AI-powered navigator helps guide patients to the right medical answers

One of the health system’s strategic priorities is to connect with their patients in a simple, streamlined manner so they can get the right care faster.
Jeff Rowe

You can find pretty much anything on the internet, these days.  And from a healthcare perspective that’s not always a good thing, especially as an increasing number of people are going online to try to find answers to medical questions.

The problem, of course, is that it’s often just as easy to find the wrong information as it is to find the right information, and some providers are turning to AI-powered tools to help guide their patients in the right direction.

At HealthcareIT News, Bill Siwicki recently described the efforts of Milwaukee-based Froedtert & The Medical College of Wisconsin health system, who have taken steps to make navigating health information easier for the community they serve. 

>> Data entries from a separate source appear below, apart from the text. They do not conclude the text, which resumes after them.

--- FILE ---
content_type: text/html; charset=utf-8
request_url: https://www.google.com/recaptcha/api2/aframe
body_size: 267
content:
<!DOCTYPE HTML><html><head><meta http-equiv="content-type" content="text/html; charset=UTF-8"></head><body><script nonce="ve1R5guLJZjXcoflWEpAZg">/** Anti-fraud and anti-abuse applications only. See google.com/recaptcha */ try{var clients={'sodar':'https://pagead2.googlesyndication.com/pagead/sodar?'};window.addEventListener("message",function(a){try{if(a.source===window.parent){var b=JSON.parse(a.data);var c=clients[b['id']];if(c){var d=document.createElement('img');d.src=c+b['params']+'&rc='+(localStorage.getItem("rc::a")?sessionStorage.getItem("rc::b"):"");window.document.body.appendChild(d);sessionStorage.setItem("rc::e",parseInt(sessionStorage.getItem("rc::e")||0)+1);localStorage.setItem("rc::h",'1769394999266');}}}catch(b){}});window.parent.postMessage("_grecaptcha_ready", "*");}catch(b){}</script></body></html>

“Traditional self-service care navigation rarely provides alternative methods for patients who may not fit the classical care pathway, and, not to mention, the options patients are most often presented with tend to have variable results,” Kelly Stevenson, implementation manager with Inception Health, the innovation accelerator of the Froedtert & The Medical College of Wisconsin health system, told Siwicki.

“Froedtert & MCW health network sought to provide people with a trustworthy tool that would help patients personally triage their care journey, connecting patients with the right medical care at the right time.”

Specifically, the system turned to an AI-powered digital health assistant, from health IT vendor Buoy Health, that provides guidance and information to patients while navigating them to appropriate care.

“Buoy’s technology solution offered an intelligent, AI-driven virtual triage tool, available to the public via Froedtert’s website, which supports care on an individual’s terms, builds trust, and drives operational efficiencies and growth by increasing referrals and routing people to appropriate venues of care,” Stevenson said.  “It all begins with people searching for symptoms online, and Buoy’s interface could improve the individual’s triage experience before confusion and anxiety clouded decision making.”

The upshot, writes Siwicki, is that “thousands of people in the community served by the health system have engaged with the online assistant with about 70% of them completing a full interview. The technology has actively changed people’s behaviors such that more than 30% of patients initially seeking out high-cost forms of care, such as emergency care and urgent care, were redirected to lower, condition-appropriate forms of care such as primary care and self-care.”

And, adds Stevenson, the health system’s employee base has given the online assistant a rating of four out of five stars, and 78% of staff users agree with at least one of the matched conditions, illustrating high user trust.

In short, she said, “it is an important piece of a coordinated digital strategy aimed at providing value to people and earning trust and a preference for the health network.”